## Texto da página
A tese de que alguns processos cognitivos podem acontecer fora do corpo, através do uso e da manipulação de diversos dispositivos externos, é conhecida como "externalismo cognitivo ativo" (LAU; DEUTSCH, 2019). Esses dispositivos são chamados de artefatos cognitivos (HUTCHINS, 1999). Eles integram, auxiliam, apoiam, aprimoram ou melhoram a cognição (SUTTON, 2010). Somos capazes de alterar estados conscientes e a atenção, usando fármacos, "congelamos" e comunicamos o raciocínio, através do uso de alfabetos e sistemas de notação, organizamos, comparamos, calculamos e prevemos acontecimentos, por meio de números, estruturas algébricas, grafos e diagramas. Mas o artefato cognitivo considerado o mais importante é a linguagem, um dispositivo multinível de andaimes, profundamente incorporado (embodied), o qual aumenta radicalmente o que podemos fazer em termos de classificação, categorização, memória, inferência, aprendizagem, relações sociais e instituições (CLARK, 2005, 2006; SINHA, 2009, 2015).

Para o externalismo cognitivo ativo, os artefatos cognitivos são componentes não biológicos ativos dos processos cognitivos. Existem diferentes visões epistêmicas e ontológicas do externalismo (DAVIES; MICHAELIAN, 2016). Uma visão centrada no indivíduo[4] define SCD a partir de agentes individuais. Dessa perspectiva, SCDs são extensões de um núcleo, localizado no organismo, seu sistema nervoso ou cérebro. Este é o caso da abordagem desenvolvida por Andy Clark e David Chalmers (1998), ou "cognição estendida", segundo a qual os agentes cognitivos individuais se acoplam a artefatos, ampliando suas mentes para além de seus limites biológicos. O foco, nesse caso, é um agente, um organismo individual, e suas extensões (CLARK, 2010).

## Tarefas
1. Segundo o texto sobre externalismo cognitivo, qual artefato cognitivo é considerado o mais importante?
2. Prossiga o texto sobre externalismo cognitivo a partir da última frase apresentada.
As linhas a seguir foram tiradas de outra fonte.

## Material coletado

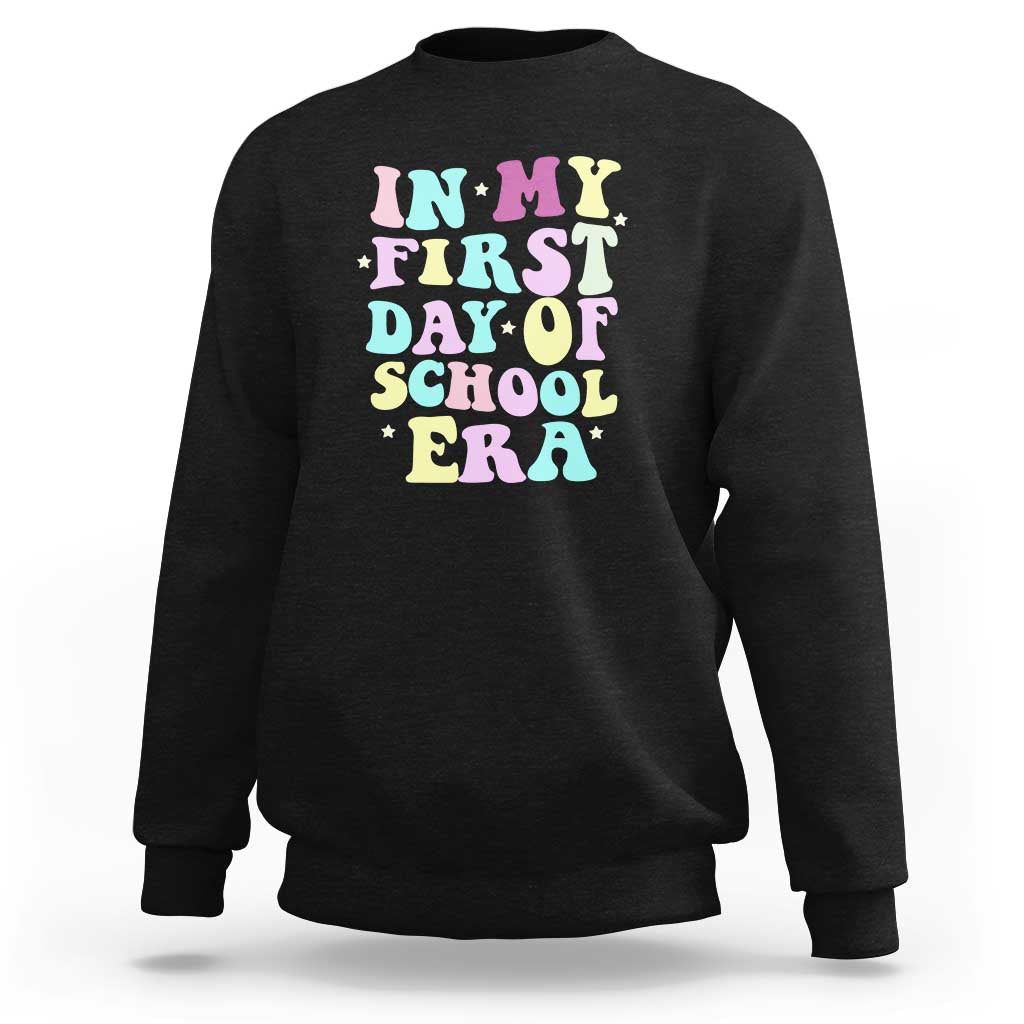 In My First Day of School Era Sweatshirt Back to School Retro Style - Wonder Print Shop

## Respostas numeradas
1. A linguagem.

2.
Para Hutchins (2011), o externalismo de Clark falha, ao não explicar o papel crucial da cultura. Uma narrativa enculturada da cognição distribuída não se concentra em como a cognição se estende a partir do indivíduo em direção a artefatos, mas em como múltiplos indivíduos e artefatos estão organizados em ecossistemas culturais (HUTCHINS, 2011, 2014). Hutchins (2014, p. 36) caracteriza a cognição distribuída como uma abordagem emergentista. Concordamos que o externalismo precisa ser enculturado, com implicações emergentistas. Uma posição emergentista sugere a organização do sistema como o principal componente explanatório. Não se pode falar em agenciamento individual precisamente porque o sistema é auto-organizado,[5] e porque ele exibe propriedades emergentes. Entretanto, embora o emergentismo forneça uma orientação explanatória robusta, ele não responde à questão sobre como devemos entender o externalismo cognitivo ativo de maneira enculturada, deslocando o agente individual do centro focal da abordagem. Necessitamos de uma descrição mais precisa do que emerge e de como isso acontece.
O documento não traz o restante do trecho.